[THE REQUEST]: Rewrite the entries below, renaming "treeline" as "forest edge" wherever it occurs and changing nothing else. Leave the pictures out of your output.

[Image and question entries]
[BEGIN]

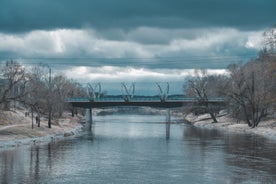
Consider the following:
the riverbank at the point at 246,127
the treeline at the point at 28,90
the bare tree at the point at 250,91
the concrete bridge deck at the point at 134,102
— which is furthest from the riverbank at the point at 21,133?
the concrete bridge deck at the point at 134,102

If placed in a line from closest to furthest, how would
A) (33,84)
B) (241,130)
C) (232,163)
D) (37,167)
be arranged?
(37,167) → (232,163) → (33,84) → (241,130)

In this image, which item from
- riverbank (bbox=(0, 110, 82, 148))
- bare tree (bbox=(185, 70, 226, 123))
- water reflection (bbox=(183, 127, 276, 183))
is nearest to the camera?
water reflection (bbox=(183, 127, 276, 183))

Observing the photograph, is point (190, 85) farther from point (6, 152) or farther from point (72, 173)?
point (72, 173)

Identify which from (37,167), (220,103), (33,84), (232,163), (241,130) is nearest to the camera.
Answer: (37,167)

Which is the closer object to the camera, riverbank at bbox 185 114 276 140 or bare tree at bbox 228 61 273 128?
riverbank at bbox 185 114 276 140

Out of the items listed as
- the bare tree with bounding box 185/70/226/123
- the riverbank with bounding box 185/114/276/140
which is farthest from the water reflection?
the bare tree with bounding box 185/70/226/123

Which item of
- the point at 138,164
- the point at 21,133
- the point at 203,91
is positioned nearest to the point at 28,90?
the point at 21,133

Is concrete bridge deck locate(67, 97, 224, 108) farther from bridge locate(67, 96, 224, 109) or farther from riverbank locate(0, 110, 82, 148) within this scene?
riverbank locate(0, 110, 82, 148)

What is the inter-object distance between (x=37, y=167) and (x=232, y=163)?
18023 mm

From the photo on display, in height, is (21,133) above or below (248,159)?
above

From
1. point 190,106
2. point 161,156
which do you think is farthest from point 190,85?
point 161,156

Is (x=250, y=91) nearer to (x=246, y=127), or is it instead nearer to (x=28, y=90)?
(x=246, y=127)

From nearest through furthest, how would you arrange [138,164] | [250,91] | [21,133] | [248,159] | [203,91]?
[138,164] → [248,159] → [21,133] → [250,91] → [203,91]

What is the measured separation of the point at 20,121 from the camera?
10694cm
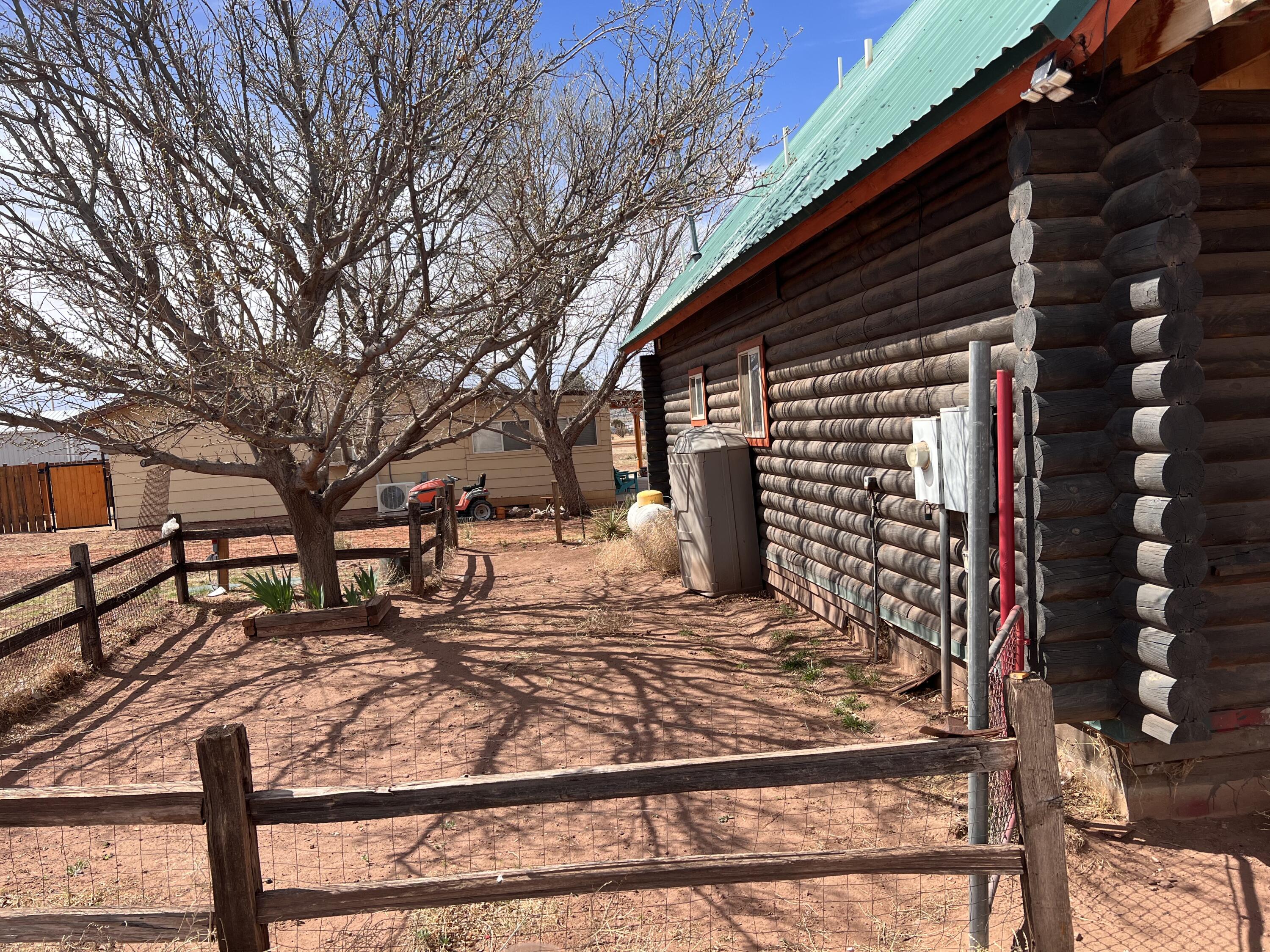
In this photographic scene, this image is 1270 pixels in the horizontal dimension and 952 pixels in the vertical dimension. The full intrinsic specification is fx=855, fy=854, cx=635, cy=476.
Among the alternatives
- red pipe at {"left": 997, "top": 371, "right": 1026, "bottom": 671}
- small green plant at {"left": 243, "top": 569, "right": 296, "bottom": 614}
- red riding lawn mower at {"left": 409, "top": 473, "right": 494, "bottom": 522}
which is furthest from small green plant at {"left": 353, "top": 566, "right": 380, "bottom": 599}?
red riding lawn mower at {"left": 409, "top": 473, "right": 494, "bottom": 522}

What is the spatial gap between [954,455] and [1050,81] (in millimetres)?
1592

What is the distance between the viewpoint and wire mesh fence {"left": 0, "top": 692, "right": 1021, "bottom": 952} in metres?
3.50

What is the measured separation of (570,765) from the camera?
5.05m

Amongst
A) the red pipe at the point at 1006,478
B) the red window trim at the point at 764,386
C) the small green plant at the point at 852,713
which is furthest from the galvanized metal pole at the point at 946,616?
the red window trim at the point at 764,386

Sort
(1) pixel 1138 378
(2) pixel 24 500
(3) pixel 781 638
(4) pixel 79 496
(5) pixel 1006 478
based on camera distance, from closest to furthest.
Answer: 1. (5) pixel 1006 478
2. (1) pixel 1138 378
3. (3) pixel 781 638
4. (2) pixel 24 500
5. (4) pixel 79 496

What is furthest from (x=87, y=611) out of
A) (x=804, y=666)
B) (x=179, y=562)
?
(x=804, y=666)

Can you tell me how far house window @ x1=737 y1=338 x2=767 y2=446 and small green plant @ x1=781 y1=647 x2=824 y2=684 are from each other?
266 cm

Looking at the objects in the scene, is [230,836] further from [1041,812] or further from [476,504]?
[476,504]

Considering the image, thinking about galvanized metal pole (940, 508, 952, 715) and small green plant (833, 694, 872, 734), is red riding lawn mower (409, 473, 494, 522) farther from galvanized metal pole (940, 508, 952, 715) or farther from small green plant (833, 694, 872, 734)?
galvanized metal pole (940, 508, 952, 715)

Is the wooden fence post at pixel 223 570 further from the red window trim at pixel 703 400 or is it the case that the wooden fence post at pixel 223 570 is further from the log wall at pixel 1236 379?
the log wall at pixel 1236 379

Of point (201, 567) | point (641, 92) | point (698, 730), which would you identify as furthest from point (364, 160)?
point (698, 730)

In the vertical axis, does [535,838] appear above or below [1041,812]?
below

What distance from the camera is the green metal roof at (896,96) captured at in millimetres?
3778

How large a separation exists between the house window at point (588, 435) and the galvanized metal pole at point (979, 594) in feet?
62.1
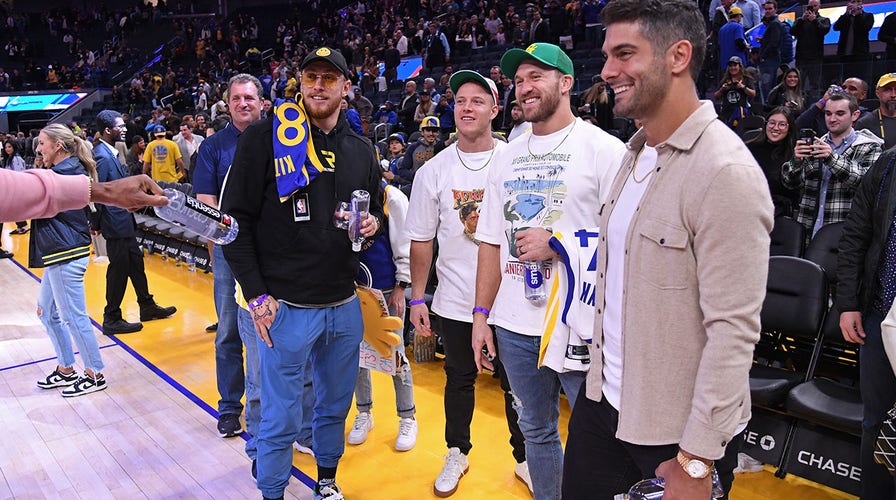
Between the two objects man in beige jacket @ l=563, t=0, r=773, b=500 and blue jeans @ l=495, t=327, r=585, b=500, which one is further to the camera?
blue jeans @ l=495, t=327, r=585, b=500

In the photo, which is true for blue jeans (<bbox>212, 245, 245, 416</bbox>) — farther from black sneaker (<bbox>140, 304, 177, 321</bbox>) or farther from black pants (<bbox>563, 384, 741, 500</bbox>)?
black sneaker (<bbox>140, 304, 177, 321</bbox>)

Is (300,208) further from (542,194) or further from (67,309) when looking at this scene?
(67,309)

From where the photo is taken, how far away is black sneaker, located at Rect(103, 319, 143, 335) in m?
5.81

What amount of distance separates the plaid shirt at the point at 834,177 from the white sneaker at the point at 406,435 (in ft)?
9.15

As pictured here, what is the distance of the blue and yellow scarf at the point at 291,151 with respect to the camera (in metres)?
2.49

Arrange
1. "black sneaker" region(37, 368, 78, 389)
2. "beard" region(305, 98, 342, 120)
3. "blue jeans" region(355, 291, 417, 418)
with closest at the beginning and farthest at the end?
1. "beard" region(305, 98, 342, 120)
2. "blue jeans" region(355, 291, 417, 418)
3. "black sneaker" region(37, 368, 78, 389)

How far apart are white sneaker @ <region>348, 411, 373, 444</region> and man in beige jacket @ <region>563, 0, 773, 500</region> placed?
231cm

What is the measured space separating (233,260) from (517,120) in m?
5.47

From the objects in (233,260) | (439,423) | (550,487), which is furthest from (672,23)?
(439,423)

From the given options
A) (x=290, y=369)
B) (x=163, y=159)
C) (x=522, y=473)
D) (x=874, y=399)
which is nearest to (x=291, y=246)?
(x=290, y=369)

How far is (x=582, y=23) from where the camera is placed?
1226cm

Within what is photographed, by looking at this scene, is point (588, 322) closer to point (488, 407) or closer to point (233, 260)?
point (233, 260)

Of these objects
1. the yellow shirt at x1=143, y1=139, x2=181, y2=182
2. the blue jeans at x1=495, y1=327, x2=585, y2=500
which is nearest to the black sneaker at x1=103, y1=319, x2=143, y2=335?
the yellow shirt at x1=143, y1=139, x2=181, y2=182

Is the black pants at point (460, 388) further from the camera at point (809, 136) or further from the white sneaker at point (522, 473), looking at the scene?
the camera at point (809, 136)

[END]

[RESPONSE]:
Consider the following:
the riverbank at the point at 246,127
the forest edge at the point at 28,90
the bare tree at the point at 250,91
the concrete bridge deck at the point at 134,102
— which is furthest from the riverbank at the point at 21,133?
the concrete bridge deck at the point at 134,102

If placed in a line from closest to furthest, how would
A) (33,84)
B) (241,130)
C) (232,163)
D) (37,167)
be arranged?
(37,167) → (232,163) → (33,84) → (241,130)

In this image, which item from
- riverbank (bbox=(0, 110, 82, 148))
- bare tree (bbox=(185, 70, 226, 123))
- water reflection (bbox=(183, 127, 276, 183))
is nearest to the camera?
water reflection (bbox=(183, 127, 276, 183))

Observing the photograph, is point (190, 85) farther from point (6, 152) or farther from point (72, 173)?
point (72, 173)

Identify which from (37,167), (220,103), (33,84), (232,163), (241,130) is nearest to the camera.
Answer: (37,167)

Which is the closer object to the camera, riverbank at bbox 185 114 276 140 or bare tree at bbox 228 61 273 128?
riverbank at bbox 185 114 276 140

Out of the items listed as
- the bare tree with bounding box 185/70/226/123
- the riverbank with bounding box 185/114/276/140
which is farthest from the water reflection?
the bare tree with bounding box 185/70/226/123

Which item of
- the point at 138,164
- the point at 21,133
- the point at 203,91
is positioned nearest to the point at 28,90?
the point at 21,133

Is concrete bridge deck locate(67, 97, 224, 108) farther from bridge locate(67, 96, 224, 109) or farther from riverbank locate(0, 110, 82, 148) within this scene?
riverbank locate(0, 110, 82, 148)

What is the inter-object distance between (x=37, y=167) and (x=232, y=163)?
18023 mm

From the photo on display, in height, is (21,133) above or below (248,159)?
above

From
1. point 190,106
2. point 161,156
which do you think is farthest from point 190,85?
point 161,156

Is (x=250, y=91) nearer to (x=246, y=127), or is it instead nearer to (x=28, y=90)?
(x=246, y=127)

From nearest through furthest, how would you arrange [138,164] | [250,91] | [21,133] | [248,159] | [203,91]?
[138,164] → [248,159] → [21,133] → [250,91] → [203,91]

What is the measured separation of the point at 20,121 from the camera?
10694cm
In this photographic scene, this image is 1270 pixels in the horizontal dimension and 952 pixels in the vertical dimension. The full intrinsic specification is fx=855, fy=854, cx=635, cy=476.
Among the alternatives
- red pipe at {"left": 997, "top": 371, "right": 1026, "bottom": 671}
- small green plant at {"left": 243, "top": 569, "right": 296, "bottom": 614}
- red riding lawn mower at {"left": 409, "top": 473, "right": 494, "bottom": 522}
which is furthest from small green plant at {"left": 353, "top": 566, "right": 380, "bottom": 599}?
red riding lawn mower at {"left": 409, "top": 473, "right": 494, "bottom": 522}

What is the spatial gap between [954,455] and [1050,81] (in millimetres)?
1592

What is the distance between the viewpoint and wire mesh fence {"left": 0, "top": 692, "right": 1021, "bottom": 952} in metres?
3.50

What is the measured separation of (570,765) from the camera?
5.05m

Amongst
A) the red pipe at the point at 1006,478
B) the red window trim at the point at 764,386
C) the small green plant at the point at 852,713
which is furthest from the galvanized metal pole at the point at 946,616?
the red window trim at the point at 764,386

Sort
(1) pixel 1138 378
(2) pixel 24 500
(3) pixel 781 638
(4) pixel 79 496
(5) pixel 1006 478
based on camera distance, from closest to furthest.
Answer: 1. (5) pixel 1006 478
2. (1) pixel 1138 378
3. (3) pixel 781 638
4. (2) pixel 24 500
5. (4) pixel 79 496

What is furthest from (x=87, y=611) out of
A) (x=804, y=666)
B) (x=179, y=562)
?
(x=804, y=666)

Can you tell me how far house window @ x1=737 y1=338 x2=767 y2=446 and small green plant @ x1=781 y1=647 x2=824 y2=684 are from each other?
266 cm

Looking at the objects in the scene, is [230,836] further from [1041,812] or further from [476,504]?
[476,504]

Considering the image, thinking about galvanized metal pole (940, 508, 952, 715) and small green plant (833, 694, 872, 734), is red riding lawn mower (409, 473, 494, 522) farther from galvanized metal pole (940, 508, 952, 715) or farther from small green plant (833, 694, 872, 734)?
galvanized metal pole (940, 508, 952, 715)

Is the wooden fence post at pixel 223 570 further from the red window trim at pixel 703 400 or is it the case that the wooden fence post at pixel 223 570 is further from the log wall at pixel 1236 379?
the log wall at pixel 1236 379

Of point (201, 567) | point (641, 92) | point (698, 730), which would you identify as furthest from point (364, 160)?
point (698, 730)

In the vertical axis, does [535,838] appear above or below [1041,812]?
below

What distance from the camera is the green metal roof at (896,96) captured at in millimetres?
3778

How large a separation exists between the house window at point (588, 435) and the galvanized metal pole at point (979, 594) in feet?
62.1
Between the two objects man in beige jacket @ l=563, t=0, r=773, b=500 and blue jeans @ l=495, t=327, r=585, b=500, which one is further to the camera?
blue jeans @ l=495, t=327, r=585, b=500

In the photo, which is true for blue jeans (<bbox>212, 245, 245, 416</bbox>) — farther from black sneaker (<bbox>140, 304, 177, 321</bbox>) or farther from black pants (<bbox>563, 384, 741, 500</bbox>)?
black sneaker (<bbox>140, 304, 177, 321</bbox>)

Is (300,208) further from (542,194) or further from (67,309) when looking at this scene?
(67,309)

From where the photo is taken, how far away is black sneaker, located at Rect(103, 319, 143, 335) in m?
5.81

What amount of distance separates the plaid shirt at the point at 834,177 from the white sneaker at the point at 406,435 (in ft)?
9.15

As pictured here, what is the distance of the blue and yellow scarf at the point at 291,151 with respect to the camera (in metres)?
2.49

Arrange
1. "black sneaker" region(37, 368, 78, 389)
2. "beard" region(305, 98, 342, 120)
3. "blue jeans" region(355, 291, 417, 418)
with closest at the beginning and farthest at the end?
1. "beard" region(305, 98, 342, 120)
2. "blue jeans" region(355, 291, 417, 418)
3. "black sneaker" region(37, 368, 78, 389)

How far apart are white sneaker @ <region>348, 411, 373, 444</region> and man in beige jacket @ <region>563, 0, 773, 500</region> placed?
231cm

What is the measured space separating (233,260) from (517,120) in m?
5.47

From the objects in (233,260) | (439,423) | (550,487), which is furthest from (672,23)?
(439,423)

From the given options
A) (x=290, y=369)
B) (x=163, y=159)
C) (x=522, y=473)
D) (x=874, y=399)
which is nearest to (x=291, y=246)?
(x=290, y=369)

How far is (x=582, y=23) from where the camera is placed?
1226cm

Within what is photographed, by looking at this scene, is point (588, 322) closer to point (488, 407) or closer to point (233, 260)?
point (233, 260)

Of these objects
1. the yellow shirt at x1=143, y1=139, x2=181, y2=182
2. the blue jeans at x1=495, y1=327, x2=585, y2=500
which is nearest to the black sneaker at x1=103, y1=319, x2=143, y2=335?
the yellow shirt at x1=143, y1=139, x2=181, y2=182

Is the black pants at point (460, 388) further from the camera at point (809, 136) or further from the white sneaker at point (522, 473), looking at the scene?
the camera at point (809, 136)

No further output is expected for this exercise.